Given instruction :: Transcribe all of the material below word for word, leaving out the picture.

Given records ::
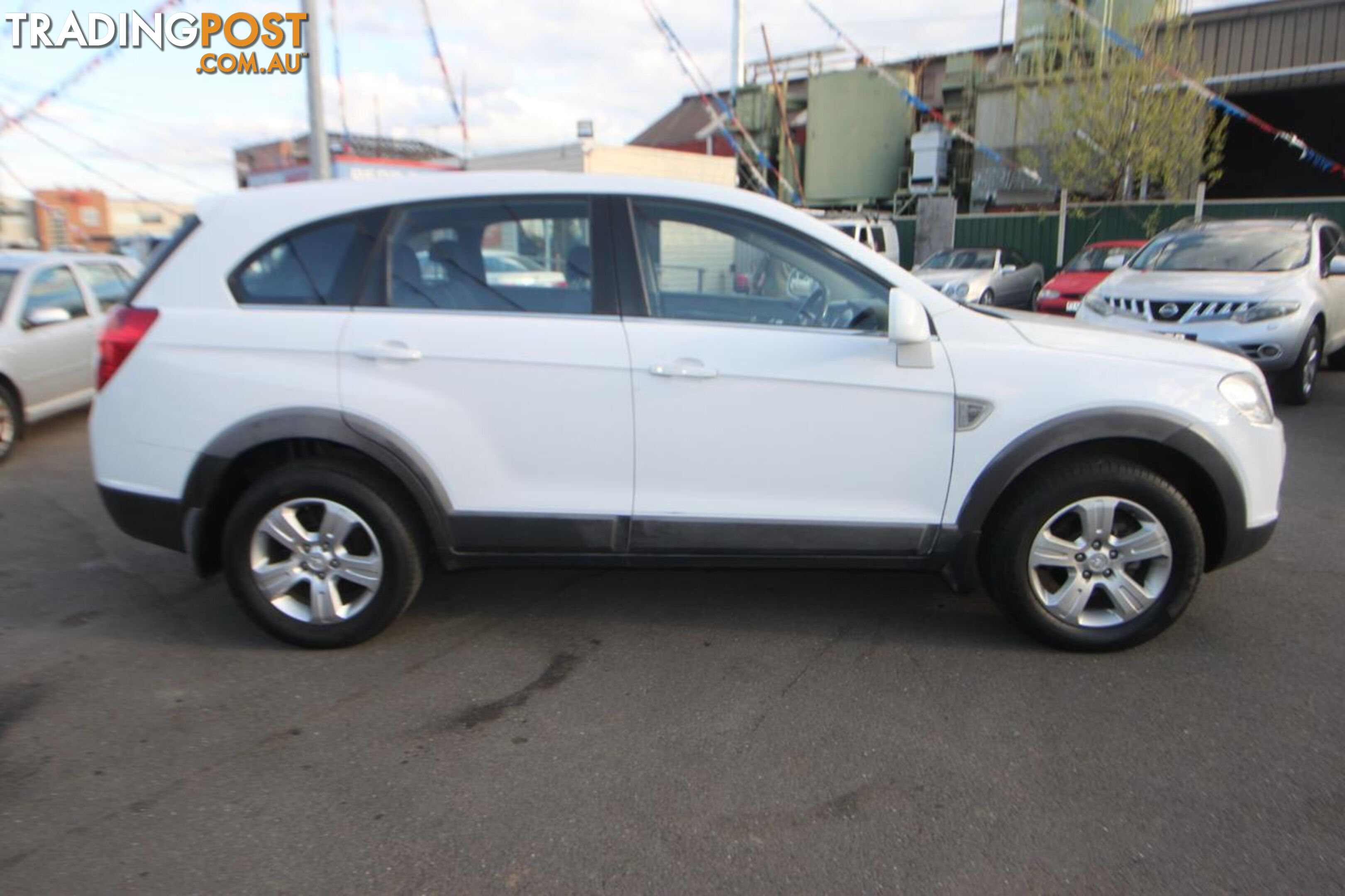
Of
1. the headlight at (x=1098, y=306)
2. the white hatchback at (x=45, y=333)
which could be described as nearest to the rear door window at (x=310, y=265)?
the white hatchback at (x=45, y=333)

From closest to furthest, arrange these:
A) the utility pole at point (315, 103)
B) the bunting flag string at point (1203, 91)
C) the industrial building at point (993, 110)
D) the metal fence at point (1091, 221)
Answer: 1. the utility pole at point (315, 103)
2. the bunting flag string at point (1203, 91)
3. the metal fence at point (1091, 221)
4. the industrial building at point (993, 110)

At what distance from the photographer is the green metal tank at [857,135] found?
85.6 ft

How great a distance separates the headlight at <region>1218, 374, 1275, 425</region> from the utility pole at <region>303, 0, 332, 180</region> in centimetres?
942

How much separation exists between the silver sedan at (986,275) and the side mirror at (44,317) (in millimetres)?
11578

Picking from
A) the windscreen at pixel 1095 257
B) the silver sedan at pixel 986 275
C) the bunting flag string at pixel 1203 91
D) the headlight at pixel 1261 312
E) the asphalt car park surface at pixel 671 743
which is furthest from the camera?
the bunting flag string at pixel 1203 91

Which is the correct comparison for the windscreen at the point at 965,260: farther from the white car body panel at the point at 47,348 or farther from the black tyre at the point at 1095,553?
the black tyre at the point at 1095,553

Expected answer ::
Of
1. the headlight at (x=1098, y=306)
2. the white hatchback at (x=45, y=333)
which could be described as nearest to the rear door window at (x=310, y=265)?
the white hatchback at (x=45, y=333)

From closest to furthest, arrange these:
A) the utility pole at point (315, 103)
B) the bunting flag string at point (1203, 91)
C) the industrial building at point (993, 110)
D) the metal fence at point (1091, 221)
Answer: 1. the utility pole at point (315, 103)
2. the bunting flag string at point (1203, 91)
3. the metal fence at point (1091, 221)
4. the industrial building at point (993, 110)

At what distance from the photographer is the green metal tank at [857,135] found?
85.6 ft

How great a distance separates the headlight at <region>1218, 374, 1275, 425</region> from the utility pole at <region>303, 0, 332, 180</region> in centimetres?
942

How much separation exists between the silver sedan at (986,275) and the side mirror at (44,317) (in millimetres)?
11578

Picking from
A) the windscreen at pixel 1095 257
B) the silver sedan at pixel 986 275
C) the bunting flag string at pixel 1203 91
D) the headlight at pixel 1261 312
E) the asphalt car park surface at pixel 671 743
which is furthest from the camera?
the bunting flag string at pixel 1203 91

Which is the correct comparison for the windscreen at the point at 965,260: farther from the white car body panel at the point at 47,348 or farther from the black tyre at the point at 1095,553?
the black tyre at the point at 1095,553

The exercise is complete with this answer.